Current BENAC-AUD-001 requires user- and agent-accessible inspection of package manifests, descriptors, claims, trust decisions, capability grants, invocations, evidence, effects, conflicts, encrypted envelopes, storage status, compute status, sync status, validation reports, build reports, fixture results, and diagnostic records .
That is good, but for agents this cannot only mean “dump everything.” Agents need bounded, queryable inspection.
BENAC-AUD-003records/req.benac-aud-003/benac-aud-003.md
Statement: Benac inspection APIs shall support machine-readable querying or filtering of inspectable records by object type, CID, package CID, implementation CID, descriptor snapshot CID, interface identifier, request snapshot CID, output snapshot CID, actor principal, authenticated session, invocation status, diagnostic classification code, capability or effect class, data class, storage lease, compute lease, time range, and causal reference where applicable. Large evidence bodies may be returned by CID or encrypted reference. Responses shall support host-defined size limits, pagination, truncation metadata, redaction metadata, encryption metadata, omission metadata, and follow-up retrieval of referenced evidence where authorized.
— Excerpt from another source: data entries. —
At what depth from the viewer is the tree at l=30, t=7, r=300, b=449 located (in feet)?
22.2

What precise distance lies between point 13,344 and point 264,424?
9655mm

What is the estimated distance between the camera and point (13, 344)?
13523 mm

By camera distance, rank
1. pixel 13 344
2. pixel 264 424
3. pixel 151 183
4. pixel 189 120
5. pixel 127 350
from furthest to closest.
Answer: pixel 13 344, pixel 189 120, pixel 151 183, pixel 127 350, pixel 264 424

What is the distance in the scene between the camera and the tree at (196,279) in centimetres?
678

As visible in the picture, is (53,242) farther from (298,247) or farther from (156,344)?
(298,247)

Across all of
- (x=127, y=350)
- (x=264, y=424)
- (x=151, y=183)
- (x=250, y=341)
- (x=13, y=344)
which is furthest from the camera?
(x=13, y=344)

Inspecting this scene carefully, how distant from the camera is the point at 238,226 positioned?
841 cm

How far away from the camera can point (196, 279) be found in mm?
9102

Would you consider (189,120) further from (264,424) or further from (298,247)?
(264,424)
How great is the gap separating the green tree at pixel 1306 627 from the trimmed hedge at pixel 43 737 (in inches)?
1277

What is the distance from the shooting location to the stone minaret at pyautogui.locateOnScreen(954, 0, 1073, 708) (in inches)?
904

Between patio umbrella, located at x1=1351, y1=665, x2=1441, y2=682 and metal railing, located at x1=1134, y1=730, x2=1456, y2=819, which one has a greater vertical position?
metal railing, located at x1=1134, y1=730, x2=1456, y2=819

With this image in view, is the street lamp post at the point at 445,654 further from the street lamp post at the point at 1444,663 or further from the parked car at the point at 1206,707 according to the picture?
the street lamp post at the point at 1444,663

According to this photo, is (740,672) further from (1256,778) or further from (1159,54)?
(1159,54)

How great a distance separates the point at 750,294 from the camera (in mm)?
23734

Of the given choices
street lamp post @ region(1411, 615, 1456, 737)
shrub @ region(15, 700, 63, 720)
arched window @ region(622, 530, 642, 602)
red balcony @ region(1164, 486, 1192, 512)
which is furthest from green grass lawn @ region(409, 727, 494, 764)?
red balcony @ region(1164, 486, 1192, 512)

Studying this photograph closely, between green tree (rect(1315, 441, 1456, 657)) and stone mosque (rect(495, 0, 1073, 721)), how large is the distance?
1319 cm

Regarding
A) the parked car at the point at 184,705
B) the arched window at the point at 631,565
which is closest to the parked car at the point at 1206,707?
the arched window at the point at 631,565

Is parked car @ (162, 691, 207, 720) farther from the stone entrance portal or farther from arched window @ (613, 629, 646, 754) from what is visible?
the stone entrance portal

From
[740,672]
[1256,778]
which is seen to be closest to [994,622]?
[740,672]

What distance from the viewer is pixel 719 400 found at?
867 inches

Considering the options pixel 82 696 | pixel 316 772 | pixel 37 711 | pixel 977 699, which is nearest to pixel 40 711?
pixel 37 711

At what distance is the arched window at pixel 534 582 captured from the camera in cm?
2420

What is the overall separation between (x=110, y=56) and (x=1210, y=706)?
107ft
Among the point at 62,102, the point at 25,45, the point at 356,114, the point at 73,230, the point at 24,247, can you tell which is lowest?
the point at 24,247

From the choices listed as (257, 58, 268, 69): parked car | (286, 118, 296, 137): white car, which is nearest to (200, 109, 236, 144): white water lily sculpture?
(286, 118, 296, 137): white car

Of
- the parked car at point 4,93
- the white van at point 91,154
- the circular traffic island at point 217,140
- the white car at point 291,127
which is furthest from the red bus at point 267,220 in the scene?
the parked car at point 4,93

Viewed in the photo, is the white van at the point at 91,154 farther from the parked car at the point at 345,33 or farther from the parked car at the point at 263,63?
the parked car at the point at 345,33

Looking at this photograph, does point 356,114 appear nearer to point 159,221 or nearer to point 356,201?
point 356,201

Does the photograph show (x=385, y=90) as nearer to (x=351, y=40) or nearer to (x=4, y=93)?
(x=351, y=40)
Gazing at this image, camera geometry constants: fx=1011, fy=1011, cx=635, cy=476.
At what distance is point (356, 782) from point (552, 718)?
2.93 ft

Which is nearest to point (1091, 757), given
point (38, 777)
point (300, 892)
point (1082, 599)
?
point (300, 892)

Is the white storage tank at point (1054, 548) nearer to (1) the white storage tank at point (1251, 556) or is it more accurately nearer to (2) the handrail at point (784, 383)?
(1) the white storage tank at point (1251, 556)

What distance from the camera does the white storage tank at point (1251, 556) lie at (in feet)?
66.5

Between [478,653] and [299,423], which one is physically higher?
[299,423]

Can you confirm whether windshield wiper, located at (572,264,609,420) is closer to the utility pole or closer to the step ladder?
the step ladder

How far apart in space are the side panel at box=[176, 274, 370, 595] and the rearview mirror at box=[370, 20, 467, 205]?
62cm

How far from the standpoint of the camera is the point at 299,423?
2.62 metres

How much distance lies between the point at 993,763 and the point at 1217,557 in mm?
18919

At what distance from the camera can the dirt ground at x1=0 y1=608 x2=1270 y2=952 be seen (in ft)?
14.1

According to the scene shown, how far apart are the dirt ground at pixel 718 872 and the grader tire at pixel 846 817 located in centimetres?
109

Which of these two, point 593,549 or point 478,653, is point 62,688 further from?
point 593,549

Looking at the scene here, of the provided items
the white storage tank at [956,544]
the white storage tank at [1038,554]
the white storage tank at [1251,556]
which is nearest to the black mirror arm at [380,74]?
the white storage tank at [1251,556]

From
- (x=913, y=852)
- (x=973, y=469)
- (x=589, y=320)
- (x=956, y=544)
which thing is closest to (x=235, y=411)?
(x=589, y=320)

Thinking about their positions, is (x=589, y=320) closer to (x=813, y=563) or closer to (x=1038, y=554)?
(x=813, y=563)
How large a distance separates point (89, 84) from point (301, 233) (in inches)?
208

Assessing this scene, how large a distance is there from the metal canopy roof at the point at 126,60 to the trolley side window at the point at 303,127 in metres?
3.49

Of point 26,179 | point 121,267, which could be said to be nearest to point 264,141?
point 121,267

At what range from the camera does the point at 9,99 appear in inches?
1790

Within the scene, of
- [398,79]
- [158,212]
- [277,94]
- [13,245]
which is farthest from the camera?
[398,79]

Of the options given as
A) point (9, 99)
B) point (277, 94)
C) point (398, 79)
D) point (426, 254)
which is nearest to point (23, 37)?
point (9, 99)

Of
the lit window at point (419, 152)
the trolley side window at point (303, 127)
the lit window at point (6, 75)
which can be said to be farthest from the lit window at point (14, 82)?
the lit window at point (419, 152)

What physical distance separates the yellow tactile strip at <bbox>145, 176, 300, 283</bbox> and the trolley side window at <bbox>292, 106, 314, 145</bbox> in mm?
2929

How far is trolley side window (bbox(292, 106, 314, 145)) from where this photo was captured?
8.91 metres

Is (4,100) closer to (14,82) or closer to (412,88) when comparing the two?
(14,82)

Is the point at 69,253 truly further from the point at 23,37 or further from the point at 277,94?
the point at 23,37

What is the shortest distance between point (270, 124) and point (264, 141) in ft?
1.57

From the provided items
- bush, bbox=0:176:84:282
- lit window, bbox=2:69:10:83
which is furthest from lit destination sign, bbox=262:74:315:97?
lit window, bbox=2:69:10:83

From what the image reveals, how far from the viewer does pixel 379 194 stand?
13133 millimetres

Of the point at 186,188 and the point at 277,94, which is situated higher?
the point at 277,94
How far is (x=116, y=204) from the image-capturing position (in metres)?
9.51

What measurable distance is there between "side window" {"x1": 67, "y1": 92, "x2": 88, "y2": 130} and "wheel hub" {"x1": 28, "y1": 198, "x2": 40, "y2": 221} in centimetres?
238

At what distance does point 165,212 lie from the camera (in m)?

Rationale: Inspectability is the feedback surface for agent experimentation. Agents should be able to ask focused questions such as “show failed invocations for this package,” “show diagnostics for this fixture,” “show denied effects for this descriptor,” or “show raw evidence for this validation failure” without depending on prose logs or unbounded database dumps.
Verification: Agent API and Host API conformance tests query failed invocations by package CID, diagnostics by stable classification code, denied effects by capability class, fixture results by package/implementation CID, and evidence by causal reference. Tests verify pagination, redaction metadata, truncation metadata, encrypted evidence references, and denied retrieval for unauthorized evidence.
BENAC-AUD-001 rationaleReplace:
Benac is an accountable kernel.
With:
Inspectability is the shared feedback surface for users, agents, tools, packages, and conformance tests. It makes experimentation, failure, authority, effects, and repair paths scrutable without requiring Benac Core to define how an agent reasons.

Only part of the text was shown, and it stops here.